Foolishly, I dream of finding the missing books of Livy in some place like a garage sale. Yes, these are the kinds of daydreams I have. Many experts snicker good-naturedly at dreams of finding any more significant amounts of Classical texts anywhere -- say, an entire lost book or 10 of Livy, or an entire lost play by Sophocles. (It is said that Sophocles wrote over 100 plays. We have 7 today, plus fragments of others.) They're the experts, I'm not one of them. Still, to my inexpert mind it seems irrational to dismiss the possibility of some really huge find, someday, somewhere: in a papyrus in Egypt or Israel, in a palimpsest in a library, among the possessions of an eccentric recluse. As recently as the 1980's they found a previously-unknown fragment of Livy's book 11, dating from the 5th century, while excavating the site of the monastery of Naqlun in Egypt. Yeah, so the fragment was only 40 words long, that doesn't mean that the next find won't be 40,000 words long.
So, yeah, the experts, some of them, think I'm daft. Other experts are as daft as I am when it comes to hoping for new discoveries. Maybe we are quite mad, who's to say.

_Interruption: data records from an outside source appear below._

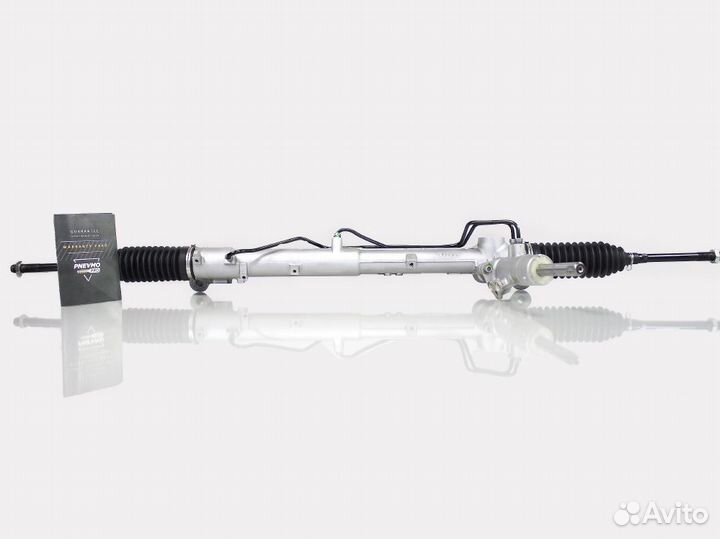 Рулевая рейка с гур Ford Focus без датчика Восст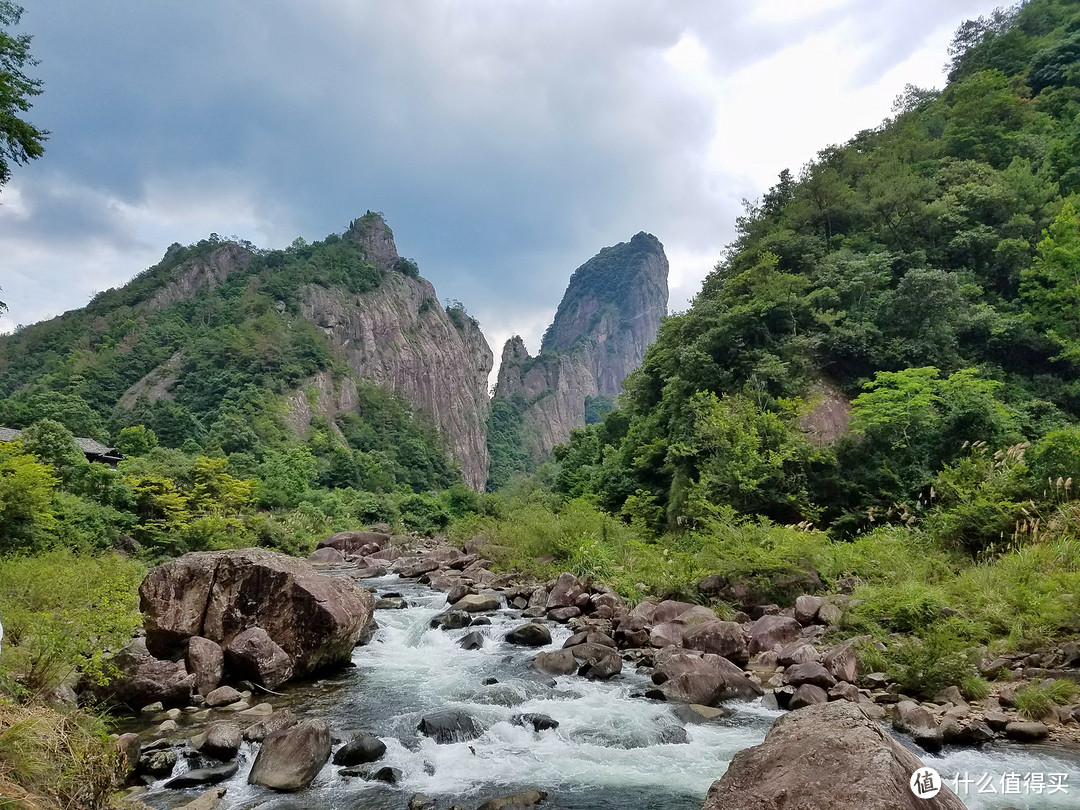 暑期浙江行（雁荡山、楠溪江、茗岙梯田、神仙居、方特）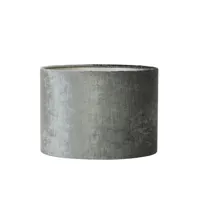 shade cylinder 50-50-38 cm gemstone anthracite (gris)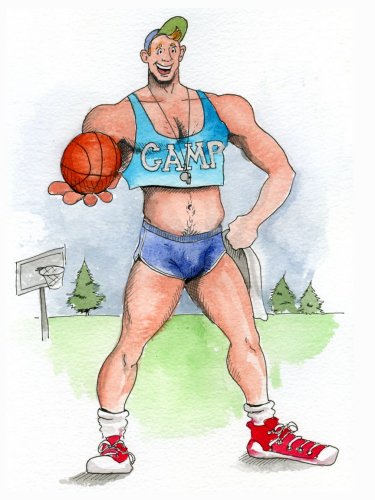 Camp Counsellor
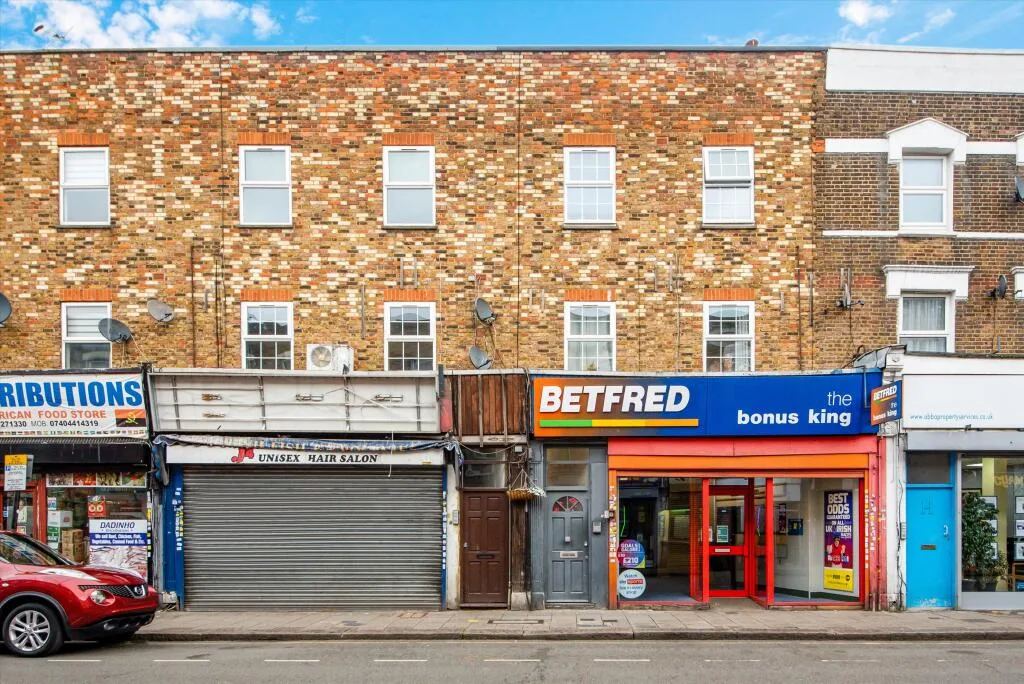 2 bedroom flat for rent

I cannot emphasize enough how inexpert I am in such things. I've never been near an archaeological dig. I probably never will be, as I intensely dislike dirt and strong sunlight. I also have never had any inclination to study old manuscripts after someone else has gone to the trouble of finding them, cleaning them up, restoring a palimpsest if they contain one, etc. I have always been content to wait until they are transcribed into editions with contemporary typefaces and punctuation and so forth. And I had seen pictures of manuscripts similar to the one reproduced in this volume of CLA -- in some cases, pictures of the same manuscripts. For some, reason, when I saw the pictures of manuscripts in the CLA, I became interested in them in a way I had not been before. They're illegible to me at the moment. Look at this:
Can YOU read that? I can't. It's not one of the Vatican manuscripts, but it's similar. It's in the collection of the Library of Congress, which describes it as a page from a manuscript of Vergil's Georgics and Bucolics, written in the 5th or 6th century. Sorry, I was looking for a linkable image of one of the manuscripts from the book I'm talking about, but it was slim pickings and I didn't feel like looking all day. My reaction to this sort of manuscript before yesterday was, It's purty, but I'll stick to my Oxford Classical Texts editionwith its modern typefaces and punctuation, thanks just the same. (Punctuation as we know it evolved slowly during the Middle Ages and Renaissance.) Now, when I'm old enough to need glasses to read lots of things, now suddenly these strange, exotic old things catch my interest.